Earlier this spring, Policing Project Director Barry Friedman moderated a forum at the NYU School of Law as part of the Latham & Watkins Forum Series. The discussion, “Beware the Orwellian State: Sound Regulation of Police Surveillance Technology,” featured
Rashida Richardson, Director of Policy Research at the AI Now Institute at NYU;
Rick Smith, CEO and Founder of Axon Enterprise, manufacturer of TASERs, body cameras, and other policing technologies,
Thomas J Taffe, Deputy Chief of Policy and Programs for the New York Police Department
The wide-ranging discussion touched on whether panelists have a dystopian or utopian view of the future of police surveillance, and the use of new and emerging technologies including face recognition, license plate readers, CCTV, body-worn cameras, location tracking, and predictive analytics.
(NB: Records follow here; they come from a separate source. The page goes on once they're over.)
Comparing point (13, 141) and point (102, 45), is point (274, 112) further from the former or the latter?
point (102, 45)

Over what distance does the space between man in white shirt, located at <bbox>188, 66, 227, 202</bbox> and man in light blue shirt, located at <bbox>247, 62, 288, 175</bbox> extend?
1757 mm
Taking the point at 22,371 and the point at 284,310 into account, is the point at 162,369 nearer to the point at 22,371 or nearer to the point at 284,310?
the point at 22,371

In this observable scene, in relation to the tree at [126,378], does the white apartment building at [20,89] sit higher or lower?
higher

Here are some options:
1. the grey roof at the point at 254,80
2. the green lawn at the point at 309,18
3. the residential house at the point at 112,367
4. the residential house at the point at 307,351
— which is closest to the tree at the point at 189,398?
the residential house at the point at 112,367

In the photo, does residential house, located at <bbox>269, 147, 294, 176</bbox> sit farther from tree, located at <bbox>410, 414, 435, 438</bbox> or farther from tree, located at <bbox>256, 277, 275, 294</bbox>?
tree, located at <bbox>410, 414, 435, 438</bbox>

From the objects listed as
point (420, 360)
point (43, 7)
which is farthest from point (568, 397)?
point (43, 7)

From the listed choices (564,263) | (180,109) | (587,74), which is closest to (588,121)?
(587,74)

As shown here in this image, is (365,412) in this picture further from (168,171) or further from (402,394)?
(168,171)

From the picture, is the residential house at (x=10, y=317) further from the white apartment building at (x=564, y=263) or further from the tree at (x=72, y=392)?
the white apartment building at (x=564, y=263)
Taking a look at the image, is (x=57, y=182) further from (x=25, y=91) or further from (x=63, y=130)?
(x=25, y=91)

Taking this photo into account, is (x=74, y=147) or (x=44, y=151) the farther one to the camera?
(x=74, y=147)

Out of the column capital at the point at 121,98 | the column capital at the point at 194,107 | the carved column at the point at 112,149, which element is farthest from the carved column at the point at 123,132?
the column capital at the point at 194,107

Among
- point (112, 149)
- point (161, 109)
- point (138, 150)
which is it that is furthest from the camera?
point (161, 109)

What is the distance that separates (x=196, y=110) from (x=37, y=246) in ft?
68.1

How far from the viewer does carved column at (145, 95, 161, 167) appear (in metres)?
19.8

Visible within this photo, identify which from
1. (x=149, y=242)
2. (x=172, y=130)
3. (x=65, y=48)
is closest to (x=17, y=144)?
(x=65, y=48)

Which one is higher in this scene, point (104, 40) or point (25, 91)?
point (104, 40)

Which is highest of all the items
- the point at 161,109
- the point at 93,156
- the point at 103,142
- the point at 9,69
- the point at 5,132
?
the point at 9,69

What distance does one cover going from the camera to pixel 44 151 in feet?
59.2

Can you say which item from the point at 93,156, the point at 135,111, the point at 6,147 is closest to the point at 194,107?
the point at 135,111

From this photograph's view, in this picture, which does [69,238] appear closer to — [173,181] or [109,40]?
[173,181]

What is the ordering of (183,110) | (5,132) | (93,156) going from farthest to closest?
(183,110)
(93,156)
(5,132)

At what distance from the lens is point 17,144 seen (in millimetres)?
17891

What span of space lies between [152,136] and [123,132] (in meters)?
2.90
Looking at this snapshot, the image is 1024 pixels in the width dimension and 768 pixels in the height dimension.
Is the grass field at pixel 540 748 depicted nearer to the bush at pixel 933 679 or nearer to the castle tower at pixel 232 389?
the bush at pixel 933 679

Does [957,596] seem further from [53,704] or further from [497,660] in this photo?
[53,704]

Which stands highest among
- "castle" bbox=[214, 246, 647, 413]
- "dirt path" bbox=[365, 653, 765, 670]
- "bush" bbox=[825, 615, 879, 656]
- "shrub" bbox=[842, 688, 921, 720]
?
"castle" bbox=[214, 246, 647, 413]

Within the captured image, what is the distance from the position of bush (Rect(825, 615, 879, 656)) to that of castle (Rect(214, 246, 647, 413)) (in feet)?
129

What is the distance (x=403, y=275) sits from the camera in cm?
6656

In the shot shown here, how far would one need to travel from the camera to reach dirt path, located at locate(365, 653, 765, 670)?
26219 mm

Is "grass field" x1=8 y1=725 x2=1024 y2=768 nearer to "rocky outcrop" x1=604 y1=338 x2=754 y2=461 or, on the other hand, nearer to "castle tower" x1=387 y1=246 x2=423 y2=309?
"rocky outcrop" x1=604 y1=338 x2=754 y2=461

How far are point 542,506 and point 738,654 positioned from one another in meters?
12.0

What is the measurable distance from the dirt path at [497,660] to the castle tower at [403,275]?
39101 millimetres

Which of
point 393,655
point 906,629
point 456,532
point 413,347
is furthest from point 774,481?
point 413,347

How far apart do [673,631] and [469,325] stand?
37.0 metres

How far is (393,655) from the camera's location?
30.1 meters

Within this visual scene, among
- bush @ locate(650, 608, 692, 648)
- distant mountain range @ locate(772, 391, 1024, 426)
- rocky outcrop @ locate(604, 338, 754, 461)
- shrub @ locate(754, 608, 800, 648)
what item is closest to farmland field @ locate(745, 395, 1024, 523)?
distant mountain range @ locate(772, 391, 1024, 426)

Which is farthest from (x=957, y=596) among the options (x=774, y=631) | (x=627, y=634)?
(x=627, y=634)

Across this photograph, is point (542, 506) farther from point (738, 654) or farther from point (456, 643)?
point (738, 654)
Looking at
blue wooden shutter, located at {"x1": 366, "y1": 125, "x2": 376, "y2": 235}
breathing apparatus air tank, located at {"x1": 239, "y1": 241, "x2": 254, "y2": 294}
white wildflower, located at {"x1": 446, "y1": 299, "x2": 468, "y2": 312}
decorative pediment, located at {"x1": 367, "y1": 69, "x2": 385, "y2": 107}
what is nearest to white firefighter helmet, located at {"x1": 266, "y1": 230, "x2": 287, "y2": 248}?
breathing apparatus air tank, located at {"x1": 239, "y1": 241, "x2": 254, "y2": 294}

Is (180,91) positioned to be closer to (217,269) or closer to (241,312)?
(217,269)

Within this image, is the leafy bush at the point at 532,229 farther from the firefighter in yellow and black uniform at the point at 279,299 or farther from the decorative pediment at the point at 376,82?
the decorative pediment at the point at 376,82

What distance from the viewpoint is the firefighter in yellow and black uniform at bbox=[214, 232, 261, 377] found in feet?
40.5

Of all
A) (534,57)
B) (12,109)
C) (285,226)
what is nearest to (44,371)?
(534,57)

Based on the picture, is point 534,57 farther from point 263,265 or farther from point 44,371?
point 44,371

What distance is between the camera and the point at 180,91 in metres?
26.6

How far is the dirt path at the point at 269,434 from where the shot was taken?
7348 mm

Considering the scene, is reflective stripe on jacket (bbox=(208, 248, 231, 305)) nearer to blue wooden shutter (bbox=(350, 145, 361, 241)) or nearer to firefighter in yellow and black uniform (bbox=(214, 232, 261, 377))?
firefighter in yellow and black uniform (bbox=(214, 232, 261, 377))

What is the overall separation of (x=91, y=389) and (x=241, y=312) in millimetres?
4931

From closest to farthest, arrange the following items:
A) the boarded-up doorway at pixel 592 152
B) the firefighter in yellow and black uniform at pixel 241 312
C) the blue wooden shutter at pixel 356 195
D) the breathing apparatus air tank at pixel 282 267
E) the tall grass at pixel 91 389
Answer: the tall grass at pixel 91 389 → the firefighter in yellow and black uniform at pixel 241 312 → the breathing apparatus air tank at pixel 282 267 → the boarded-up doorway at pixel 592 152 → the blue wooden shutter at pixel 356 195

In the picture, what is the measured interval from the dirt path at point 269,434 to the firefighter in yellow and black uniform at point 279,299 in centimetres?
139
The panel explored questions such as, what benefits can result from surveillance from a law enforcement and public safety standpoint? What are the social costs of the new technology and are these costs borne unevenly across a city’s population? How transparent have the police been historically around their use of new technologies, and what are ways to solicit public input on technology use policies?
The panelists explored ways to obtain the benefits of new technology while taking account of the concerns, including design steps companies can take, transparency measures police departments should consider, and the role for experts and community members. They further discussed issues of whether and how new technologies have improved policing, how surveillance has and can be used as a form of social control and the implications for privacy and anonymity
Among those in attendance were several NYU Law students who asked questions and vocalized their dissent with practices of both Axon Enterprise and the NYPD. As an educational organization, the Policing Project is grateful to both our panelists and the students for bringing their passion and mutual respect to this event – a fine example of front-end accountability in action.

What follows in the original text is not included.